課題 A: 創世記15章の解説文から、「しかし、アブラムはわたしに何」から「た」(創11:30)と記されているのだ。」までの部分を、両端を含めてそのまま抜き出してください。
************
創世記15章 神の約束

文字数 2,239文字

ロトを救出したアブラムが、すべての捕虜と略奪された財産をソドム人の王に返したことは、主なる神の御心にかなった
創世紀15章1節

これらの後で、主の言葉が幻の中でアブラムに臨んだ。

「恐れるな、アブラムよ。

わたしはあなたの盾である。

あなたの受ける報いは非常に大きいであろう。」

ヘブライ語の「幻、ビジョン」「霊的現象を見る」ことを意味する。
しかし、アブラムはわたしに何をくださるというのですか。わたしには子供がありません。家を継ぐのはダマスコのエリエゼルです」(創15:2)と答えた。
アブラムは「あなたはわたしに子孫を与えてくださいません」(創15:3)と、不満を爆発させちゃった。
思い出してみよう。アブラムには子供が一人もいない。

ハランを発つ前から、「サライは不妊の女で、子供ができなかった」(創11:30)と記されているのだ。

ハランを発つとき、主なる神は「あなたを大いなる国民に」(創12:2)するとアブラムに約束し、シケムに入ったときも「あなたの子孫にこの土地を与える」(創12:7)と約束している。
ロトと別れたときにも、アブラムに「あなたの子孫を大地の砂粒のようにする」(創13:16)と約束した。

ハランを旅立ってからかなりの月日が経ち、神が三度も約束したにもかかわらず、アブラムとサライにはまったく子供が生まれなかった。

アブラムは神の約束を信じられなくなっていたから、「家を継ぐのはダマスコのエリエゼル」と言ったのか…。
ダマスコ人のエリエゼルは、ヘブライ語で「私の家の子」(創15:3)と記されている。

エリエゼルは買われた奴隷ではなく、自分の家で生まれた者で、アブラムが信頼していた奴隷だった。

創世紀15章4節-5節

見よ、主の言葉があった。

「その者があなたの跡を継ぐのではなく、あなたから生まれる者が跡を継ぐ。」

主は彼を外に連れ出して言われた。「天を仰いで、星を数えることができるなら、数えてみるがよい。」そして言われた。「あなたの子孫はこのようになる。」

主なる神はアブラムに満天の夜空を見上げさせて「あなたの子孫はこのようになる」と四度目の約束をした。
創世紀15章6節

アブラムは主を信じた。主はそれを神の義と認められた。
************
課題 B: 領域アノテーションのエントリのうち、「Get bounding boxes for cars.」を含む行から「[[65, 25, 425, 334]]」を含む行まで(両端を含む)だけを、列名が ask と response の2列のCSVに入れてください。本文とその答えを1組ごとに1行とし、それぞれの値は改行を空白に置き換えたうえで引用符で囲んだ1つのフィールドにしてください。

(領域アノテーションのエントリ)
************
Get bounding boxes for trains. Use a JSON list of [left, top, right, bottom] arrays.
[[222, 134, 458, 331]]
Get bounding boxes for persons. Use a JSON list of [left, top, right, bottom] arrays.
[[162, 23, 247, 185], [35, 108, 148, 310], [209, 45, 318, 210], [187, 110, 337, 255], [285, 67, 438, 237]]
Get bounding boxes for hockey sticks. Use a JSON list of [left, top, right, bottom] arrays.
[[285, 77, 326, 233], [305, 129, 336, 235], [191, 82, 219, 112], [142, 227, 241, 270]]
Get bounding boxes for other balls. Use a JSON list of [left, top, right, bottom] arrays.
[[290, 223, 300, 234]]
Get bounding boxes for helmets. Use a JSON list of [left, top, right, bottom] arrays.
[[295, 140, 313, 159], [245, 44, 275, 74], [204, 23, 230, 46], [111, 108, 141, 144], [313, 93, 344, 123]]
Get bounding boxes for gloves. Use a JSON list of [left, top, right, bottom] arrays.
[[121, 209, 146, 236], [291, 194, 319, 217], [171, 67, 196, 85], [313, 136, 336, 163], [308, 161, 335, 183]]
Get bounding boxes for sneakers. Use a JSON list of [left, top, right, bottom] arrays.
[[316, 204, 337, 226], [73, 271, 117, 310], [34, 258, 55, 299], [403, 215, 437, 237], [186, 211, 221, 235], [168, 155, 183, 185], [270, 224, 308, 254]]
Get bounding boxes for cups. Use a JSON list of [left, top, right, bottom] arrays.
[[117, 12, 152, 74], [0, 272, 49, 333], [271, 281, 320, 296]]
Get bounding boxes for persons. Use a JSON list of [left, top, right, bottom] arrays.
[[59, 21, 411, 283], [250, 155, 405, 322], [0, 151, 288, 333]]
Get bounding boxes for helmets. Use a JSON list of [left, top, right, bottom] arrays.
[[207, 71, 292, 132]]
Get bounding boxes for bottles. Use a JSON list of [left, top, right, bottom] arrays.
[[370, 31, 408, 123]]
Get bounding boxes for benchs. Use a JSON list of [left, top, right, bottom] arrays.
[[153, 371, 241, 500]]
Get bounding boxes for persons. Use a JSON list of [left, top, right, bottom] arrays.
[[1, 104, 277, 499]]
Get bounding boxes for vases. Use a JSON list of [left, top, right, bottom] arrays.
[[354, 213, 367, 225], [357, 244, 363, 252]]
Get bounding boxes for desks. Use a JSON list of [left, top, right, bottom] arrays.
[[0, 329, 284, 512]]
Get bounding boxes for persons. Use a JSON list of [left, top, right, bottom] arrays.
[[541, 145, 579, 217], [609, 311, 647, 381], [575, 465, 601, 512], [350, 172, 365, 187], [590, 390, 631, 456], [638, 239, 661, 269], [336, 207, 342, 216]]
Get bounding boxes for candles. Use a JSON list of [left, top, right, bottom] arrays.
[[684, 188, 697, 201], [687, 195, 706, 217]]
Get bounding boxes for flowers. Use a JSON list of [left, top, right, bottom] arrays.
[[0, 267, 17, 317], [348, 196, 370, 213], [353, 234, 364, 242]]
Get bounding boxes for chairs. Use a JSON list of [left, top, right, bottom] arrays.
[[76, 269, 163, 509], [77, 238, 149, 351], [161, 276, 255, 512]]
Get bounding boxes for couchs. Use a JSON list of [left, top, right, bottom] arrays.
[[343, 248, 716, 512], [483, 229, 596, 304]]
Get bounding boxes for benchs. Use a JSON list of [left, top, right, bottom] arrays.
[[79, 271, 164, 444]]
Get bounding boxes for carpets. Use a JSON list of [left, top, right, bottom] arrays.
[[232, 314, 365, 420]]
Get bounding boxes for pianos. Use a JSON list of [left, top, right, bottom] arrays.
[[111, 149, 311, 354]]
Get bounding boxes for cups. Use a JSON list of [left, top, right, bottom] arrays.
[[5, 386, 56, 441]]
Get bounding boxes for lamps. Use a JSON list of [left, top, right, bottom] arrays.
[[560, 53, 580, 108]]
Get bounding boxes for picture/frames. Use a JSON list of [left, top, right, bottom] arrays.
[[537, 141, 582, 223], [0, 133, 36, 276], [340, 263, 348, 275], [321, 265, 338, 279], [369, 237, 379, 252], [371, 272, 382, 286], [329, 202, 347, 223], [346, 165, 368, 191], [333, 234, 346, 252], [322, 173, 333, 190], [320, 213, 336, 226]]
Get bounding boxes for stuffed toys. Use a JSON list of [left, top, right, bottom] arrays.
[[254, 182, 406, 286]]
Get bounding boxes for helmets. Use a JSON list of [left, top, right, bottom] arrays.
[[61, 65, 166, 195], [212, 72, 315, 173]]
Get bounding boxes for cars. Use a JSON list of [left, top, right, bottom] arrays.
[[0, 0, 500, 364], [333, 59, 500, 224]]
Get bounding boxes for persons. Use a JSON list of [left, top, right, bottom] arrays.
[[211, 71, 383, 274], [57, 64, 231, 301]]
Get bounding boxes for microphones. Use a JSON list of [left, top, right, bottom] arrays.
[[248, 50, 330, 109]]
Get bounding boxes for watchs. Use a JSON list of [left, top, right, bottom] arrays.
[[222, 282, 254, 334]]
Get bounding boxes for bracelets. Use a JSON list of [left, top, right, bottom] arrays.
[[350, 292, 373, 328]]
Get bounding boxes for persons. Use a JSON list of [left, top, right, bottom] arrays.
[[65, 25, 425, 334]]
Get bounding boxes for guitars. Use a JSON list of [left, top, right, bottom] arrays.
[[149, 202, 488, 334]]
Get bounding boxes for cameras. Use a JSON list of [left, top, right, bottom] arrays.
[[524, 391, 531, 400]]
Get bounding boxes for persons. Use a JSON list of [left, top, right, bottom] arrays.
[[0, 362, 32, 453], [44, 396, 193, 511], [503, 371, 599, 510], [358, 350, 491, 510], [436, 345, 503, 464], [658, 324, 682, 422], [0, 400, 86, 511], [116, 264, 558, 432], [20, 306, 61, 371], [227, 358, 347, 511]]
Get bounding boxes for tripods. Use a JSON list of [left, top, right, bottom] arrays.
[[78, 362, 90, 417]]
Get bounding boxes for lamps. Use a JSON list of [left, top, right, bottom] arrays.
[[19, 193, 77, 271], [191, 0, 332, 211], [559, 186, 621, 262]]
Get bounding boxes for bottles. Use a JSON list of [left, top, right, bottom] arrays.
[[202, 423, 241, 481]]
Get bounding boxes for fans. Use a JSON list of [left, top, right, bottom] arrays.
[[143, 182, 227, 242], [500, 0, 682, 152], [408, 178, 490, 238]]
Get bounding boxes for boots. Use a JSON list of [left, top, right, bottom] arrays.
************
課題の解答 A:
しかし、アブラムはわたしに何をくださるというのですか。わたしには子供がありません。家を継ぐのはダマスコのエリエゼルです」(創15:2)と答えた。
アブラムは「あなたはわたしに子孫を与えてくださいません」(創15:3)と、不満を爆発させちゃった。
思い出してみよう。アブラムには子供が一人もいない。

ハランを発つ前から、「サライは不妊の女で、子供ができなかった」(創11:30)と記されているのだ。

課題の解答 B:
ask,response
"Get bounding boxes for cars. Use a JSON list of [left, top, right, bottom] arrays.","[[0, 0, 500, 364], [333, 59, 500, 224]]"
"Get bounding boxes for persons. Use a JSON list of [left, top, right, bottom] arrays.","[[211, 71, 383, 274], [57, 64, 231, 301]]"
"Get bounding boxes for microphones. Use a JSON list of [left, top, right, bottom] arrays.","[[248, 50, 330, 109]]"
"Get bounding boxes for watchs. Use a JSON list of [left, top, right, bottom] arrays.","[[222, 282, 254, 334]]"
"Get bounding boxes for bracelets. Use a JSON list of [left, top, right, bottom] arrays.","[[350, 292, 373, 328]]"
"Get bounding boxes for persons. Use a JSON list of [left, top, right, bottom] arrays.","[[65, 25, 425, 334]]"